Au total, la composante aéromobile a réalisé 5 000 heures de vol depuis le 1er août 2014, lancement de Barkhane. La composante Air a assuré la permanence des actions aériennes : depuis le 22 octobre, les équipages ont réalisé 73 sorties dont 27 dédiées aux vols de renseignement/surveillance (ISR) et 12 sorties chasse. Fin octobre, le drone Reaper a battu son record d’endurance en effectuant une mission de 25 heures et 6 minutes de temps de vol.

Philippe Leymarie

(1Serge Michailof, Africanistan : l’Afrique en crise va-t-elle se retrouver dans nos banlieues ?, Fayard, Paris, 2015, 364 pages, 22 euros.
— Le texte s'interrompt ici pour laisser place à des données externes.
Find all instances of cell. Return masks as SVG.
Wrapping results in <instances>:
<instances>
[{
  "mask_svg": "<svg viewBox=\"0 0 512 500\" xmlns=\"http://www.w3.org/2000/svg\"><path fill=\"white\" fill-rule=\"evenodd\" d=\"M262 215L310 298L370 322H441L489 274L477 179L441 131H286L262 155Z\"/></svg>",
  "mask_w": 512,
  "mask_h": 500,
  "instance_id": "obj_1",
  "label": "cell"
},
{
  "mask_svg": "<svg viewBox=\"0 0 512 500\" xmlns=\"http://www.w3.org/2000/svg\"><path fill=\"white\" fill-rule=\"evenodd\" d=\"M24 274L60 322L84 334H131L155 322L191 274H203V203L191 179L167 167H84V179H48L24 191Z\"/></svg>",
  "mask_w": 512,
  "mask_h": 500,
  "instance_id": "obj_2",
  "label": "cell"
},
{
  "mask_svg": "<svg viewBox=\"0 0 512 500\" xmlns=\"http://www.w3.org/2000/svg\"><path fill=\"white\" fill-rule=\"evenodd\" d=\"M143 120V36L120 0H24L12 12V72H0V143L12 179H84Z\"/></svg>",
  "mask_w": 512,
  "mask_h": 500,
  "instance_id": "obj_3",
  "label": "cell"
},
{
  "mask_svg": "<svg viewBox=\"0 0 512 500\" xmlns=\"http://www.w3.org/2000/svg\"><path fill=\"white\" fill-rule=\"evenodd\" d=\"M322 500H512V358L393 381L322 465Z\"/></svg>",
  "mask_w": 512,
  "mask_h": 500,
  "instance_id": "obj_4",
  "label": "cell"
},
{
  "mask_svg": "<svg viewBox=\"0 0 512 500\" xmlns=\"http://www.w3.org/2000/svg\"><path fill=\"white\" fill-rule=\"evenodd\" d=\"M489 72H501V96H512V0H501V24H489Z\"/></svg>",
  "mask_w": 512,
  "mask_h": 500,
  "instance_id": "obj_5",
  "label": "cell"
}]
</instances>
L’auteur pointe notamment, parmi les causes d’inquiétude au Niger, une « croissance démographique hors de contrôle », qui a entraîné en trente ans une réduction de plus de moitié du ratio de terres arables disponibles par habitant. Lire à ce sujet dans Le Monde diplomatique de novembre 2015, en kiosques, l’article de Henri Leridon, « L’Afrique, énigme démographique ».

(2Lire Daniel Bertrand, « Conjurer la fragmentation au Mali », Le Monde diplomatique, juillet 2015.

(3Voir « Paris dans l’œil du cyclone… » (12 janvier 2015), « Au Sahel, le gendarme français bombe le torse » (20 mai 2014) et «  La France gendarme en chef du Sahel » (6 février 2014).

(4Voir aussi Gabriel Galice, « La paix par la force ou par le droit ? », Le Monde diplomatique, juin 2015.

(5Les chefs d’état-major des cinq pays sahéliens se sont réunis le 4 novembre à Ouagadougou, en présence du chef d’état-major des armées françaises, le général Pierre de Villiers. Cette quatrième rencontre du genre a fait le point sur la lutte commune contre le terrorisme et la criminalité transfrontalière : une charte de fonctionnement du partenariat militaire de coopération a été signée.